I loved Juggernaut as a 12-year-old, though it didn’t have the high gloss of big Hollywood disaster movies such as The Poseidon Adventure. And watching it again now, what strikes me is the awful weather: the cloudcover of this-is-not-America Britishness, which instantly signalled the fact that this is coming from Blighty not California. The Britannic is very different from the sleek digital hallucination of James Cameron’s Titanic. It is a real ship: with unsightly rust marks on the hull where the anchor comes up. The scenes on board make it look like a ropey cross-Channel ferry. I sat through it pop-eyed with my Kia-Ora and carton of Maltesers, before staggering out into the bland weekday sunshine of Watford High Street, the world of Dolcis shoe shops and Clements department store, weirdly not much less glamorous than the Britannic, with its world of slightly depressed passengers making the best of things and not questioning authority. (Some years later, Linsday Anderson’s Britannia Hospital was offered as a condition-of-Britain metaphor. Maybe we should have been thinking the same way about Lester’s ocean liner Britannic.)

So I sat down to this again, thinking that Juggernaut would just look hilariously awful. But no. Actually, it’s a really tough, forthright, well-made action thriller which holds together tremendously well, and despite the creaky, groany moments … well … the big blue/red wire finale had me on the edge of my seat.

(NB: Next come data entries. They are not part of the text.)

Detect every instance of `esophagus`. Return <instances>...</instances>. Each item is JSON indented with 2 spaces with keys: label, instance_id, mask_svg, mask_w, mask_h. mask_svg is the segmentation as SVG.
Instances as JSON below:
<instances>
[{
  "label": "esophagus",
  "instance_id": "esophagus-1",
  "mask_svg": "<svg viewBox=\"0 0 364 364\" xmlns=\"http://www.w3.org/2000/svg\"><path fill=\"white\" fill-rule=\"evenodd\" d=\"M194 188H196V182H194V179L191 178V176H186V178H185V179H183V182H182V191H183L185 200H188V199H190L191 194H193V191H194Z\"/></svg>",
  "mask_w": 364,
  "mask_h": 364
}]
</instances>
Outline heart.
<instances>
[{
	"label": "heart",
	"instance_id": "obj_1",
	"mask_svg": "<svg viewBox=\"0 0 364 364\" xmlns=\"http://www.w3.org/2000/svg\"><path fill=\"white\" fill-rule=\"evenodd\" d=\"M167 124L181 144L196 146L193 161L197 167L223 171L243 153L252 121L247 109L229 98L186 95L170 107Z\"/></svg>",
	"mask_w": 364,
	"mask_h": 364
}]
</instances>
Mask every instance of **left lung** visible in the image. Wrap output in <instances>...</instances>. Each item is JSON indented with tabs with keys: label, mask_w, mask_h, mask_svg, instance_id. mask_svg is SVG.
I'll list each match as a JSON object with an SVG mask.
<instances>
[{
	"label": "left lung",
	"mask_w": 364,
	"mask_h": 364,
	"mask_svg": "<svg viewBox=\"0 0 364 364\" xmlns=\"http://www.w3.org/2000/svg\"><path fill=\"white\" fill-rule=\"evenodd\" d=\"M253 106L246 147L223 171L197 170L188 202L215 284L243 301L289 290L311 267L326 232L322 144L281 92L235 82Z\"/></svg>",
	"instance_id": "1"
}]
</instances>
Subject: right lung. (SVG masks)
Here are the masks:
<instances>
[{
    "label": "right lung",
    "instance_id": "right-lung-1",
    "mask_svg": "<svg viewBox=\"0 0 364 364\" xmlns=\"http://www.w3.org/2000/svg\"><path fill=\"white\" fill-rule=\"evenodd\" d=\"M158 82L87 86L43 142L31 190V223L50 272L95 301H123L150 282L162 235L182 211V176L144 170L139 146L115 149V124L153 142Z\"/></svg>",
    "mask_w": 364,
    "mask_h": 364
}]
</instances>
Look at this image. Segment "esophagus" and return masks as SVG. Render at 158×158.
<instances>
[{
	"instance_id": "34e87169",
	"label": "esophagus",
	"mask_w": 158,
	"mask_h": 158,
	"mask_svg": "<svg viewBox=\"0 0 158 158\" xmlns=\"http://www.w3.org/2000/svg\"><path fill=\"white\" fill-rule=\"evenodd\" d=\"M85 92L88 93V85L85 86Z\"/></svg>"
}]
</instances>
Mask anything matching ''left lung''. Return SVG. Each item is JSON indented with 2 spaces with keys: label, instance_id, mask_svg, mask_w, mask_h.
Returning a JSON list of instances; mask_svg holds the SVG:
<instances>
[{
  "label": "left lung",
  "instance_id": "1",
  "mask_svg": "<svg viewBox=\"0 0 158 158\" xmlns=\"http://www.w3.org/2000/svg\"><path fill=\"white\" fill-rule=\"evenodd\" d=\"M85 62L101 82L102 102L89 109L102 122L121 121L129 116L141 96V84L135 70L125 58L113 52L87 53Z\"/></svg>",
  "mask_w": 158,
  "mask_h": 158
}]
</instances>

Juggernaut now has an almost gritty social-realist look.

And watching it now, something hit me like being whacked over the head with a frying pan. “Juggernaut” is Irish — BUT SO IS RICHARD HARRIS! CLANGGGG! Of course, Harris’s character has to be Irish, at least subliminally (his own accent is subdued and he is a Royal Navy officer,) so that there is the all-important non-controversial political balance.

Fans of 70s trivia and ephemera will love things like the kids playing on the rudimentary Pong computer game in the ship’s lounge bar and the arcade-style pinball machines. (We 70s kids really did do a lot of playing on these games on holiday, or hanging around pennilessly looking at them.) And we get to see some vintage “executive” novelty desk toys that were all the rage in those days.

There are, of course, also some dodgy attitudes, in throwaway “funny” lines that have clearly been dubbed in post-production. As the Britannic departs, leaving the crowds behind on the quayside, we hear a campy voice: “Right, Humphrey, my place or yours?” Oo-er. Similarly, a south Asian deckhand dealing with a dog on board mutters: “I’ll have you in a bloody curry if you don’t move.” Yikes. Yet later, Seth’s steward will tell Knight that he has endured racism in both Uganda and Britain and it is a “sad world for refugees”.

Harris’s team climbs on to the ship.



Sea it and believe it … Harris’s team climbs on to the ship. Photograph: Shutterstock

There is also an outrageously and, in fact, dangerously real-looking Sweeney-type cop car scene as Hopkins’s vehicle careers around the streets, almost hitting some kids as it screeches to a halt. It really does look as if risks were taken. Also, there is an amazing scene as Harris and his comrades parachute from the plane. The mask of one jumper comes off and you can hear: “Christ! Bloody mask!” Again, it really did look like a real mishap. And the scenes showing the jumpers getting hauled aboard the ship from the sea are amazingly well done and genuinely gripping.

Juggernaut feels more like an old-fashioned war movie than a disaster movie, and Harris’s character is supposed to have learned his trade disabling Nazi bombs in the blitz. It’s a period piece from both the 40s and 70s. Surprisingly entertaining and effective. And the message that things will be all right in the end due to the dedication and expertise of professionals … that is also acceptable.